» **Given entries**

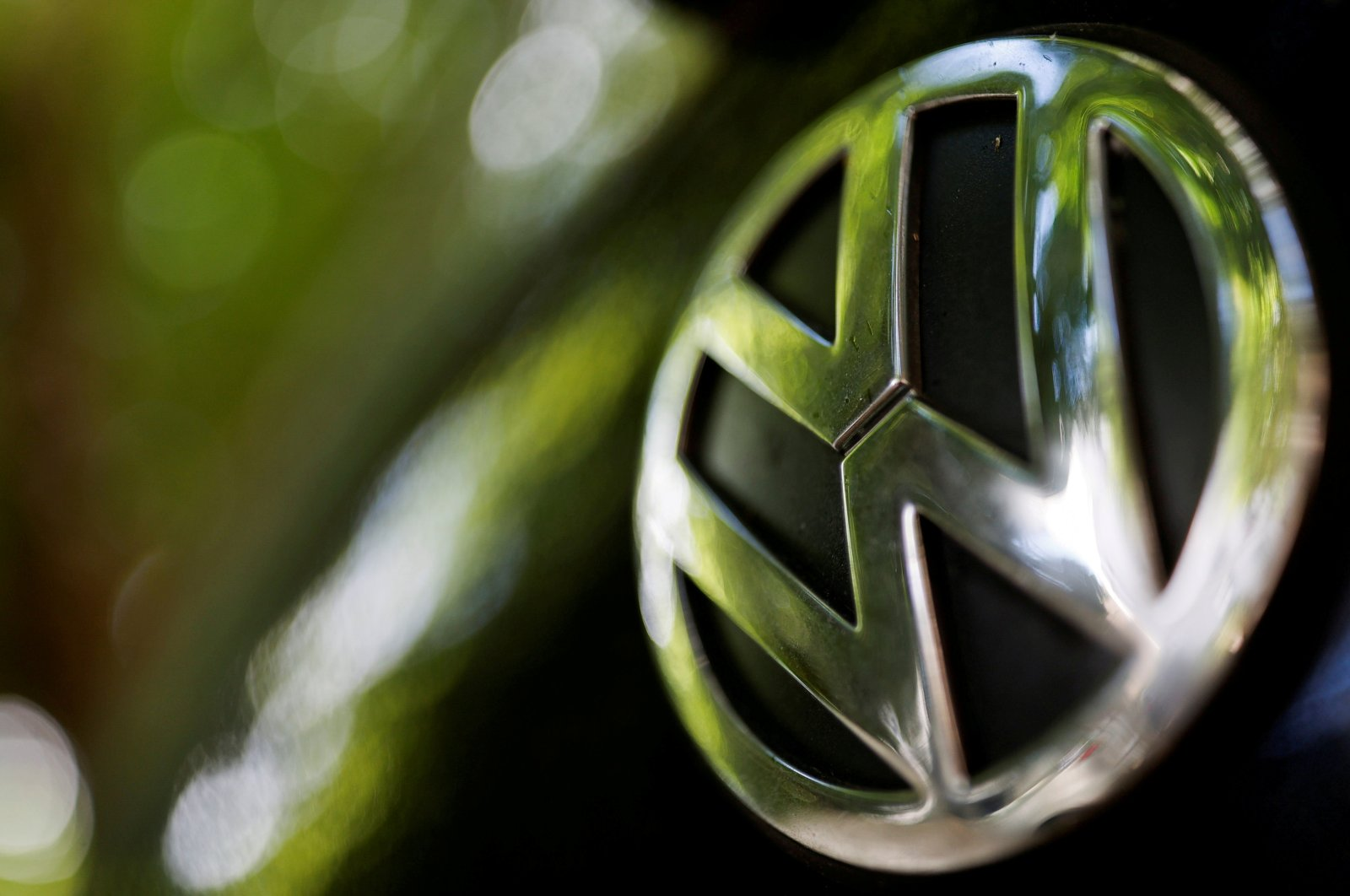A logo of German carmaker Volkswagen is seen on a car parked on a street in Paris, France, July 9, 2020. (Reuters Photo)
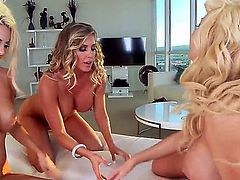 Courtney Taylor, Samantha Saint and Summer Brielle are feeling a bit kinky so they get naked and have a threesome in the living room. No lesbian threesome would be complete without a large dildo.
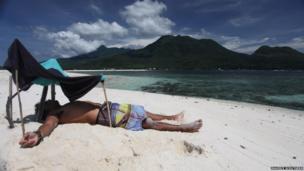 Man under shelter on a beach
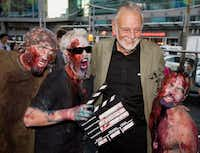 In this Sept. 12, 2009, file photo, director George Romero poses with some fans dressed as zombies after accepting a special award during the Toronto International Film Festival in Toronto.  (Darren Calabrese/The Canadian Press via AP, File)(Darren Calabrese/The Associated Press)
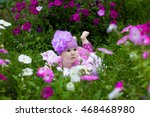 Small photo of A little girl lies in Park and gets acquainted with the purple flowers on the green grass. The concept of childhood and the happiness of children. Novorozhdennyh babe on a beautiful floral background.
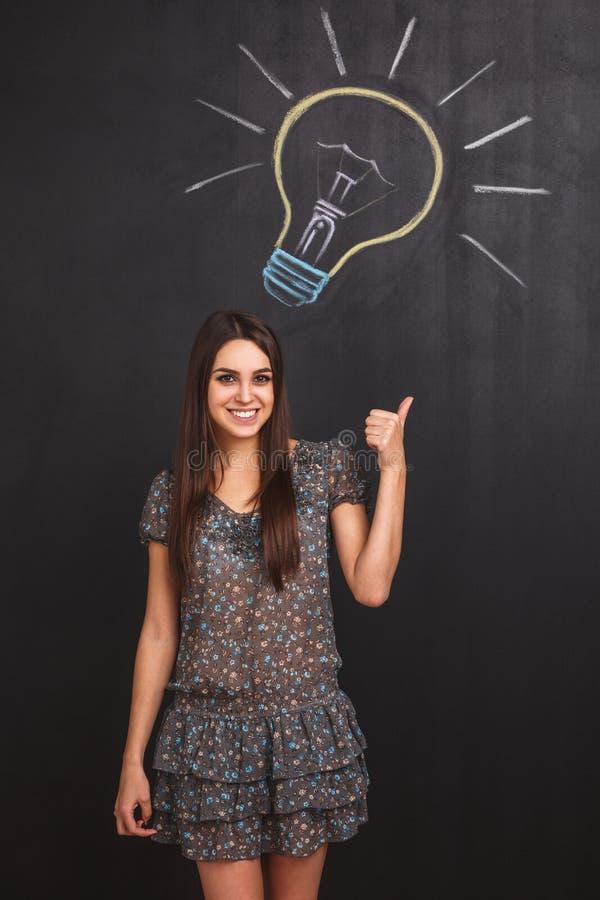 Ein glückliches junges Mädchen hat eine Idee Student zeigt ihren Finger auf die Glühlampe, die auf die Tafel gezeichnet wird lizenzfreie stockfotos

» **Work order**
Repeat exactly the line containing "Man under shelter on a beach" and every line after it through the end of the records, and nothing else. Leave the pictures out.

» **Solution below**
 Man under shelter on a beach
 In this Sept. 12, 2009, file photo, director George Romero poses with some fans dressed as zombies after accepting a special award during the Toronto International Film Festival in Toronto.  (Darren Calabrese/The Canadian Press via AP, File)(Darren Calabrese/The Associated Press)
 Small photo of A little girl lies in Park and gets acquainted with the purple flowers on the green grass. The concept of childhood and the happiness of children. Novorozhdennyh babe on a beautiful floral background.
 Ein glückliches junges Mädchen hat eine Idee Student zeigt ihren Finger auf die Glühlampe, die auf die Tafel gezeichnet wird lizenzfreie stockfotos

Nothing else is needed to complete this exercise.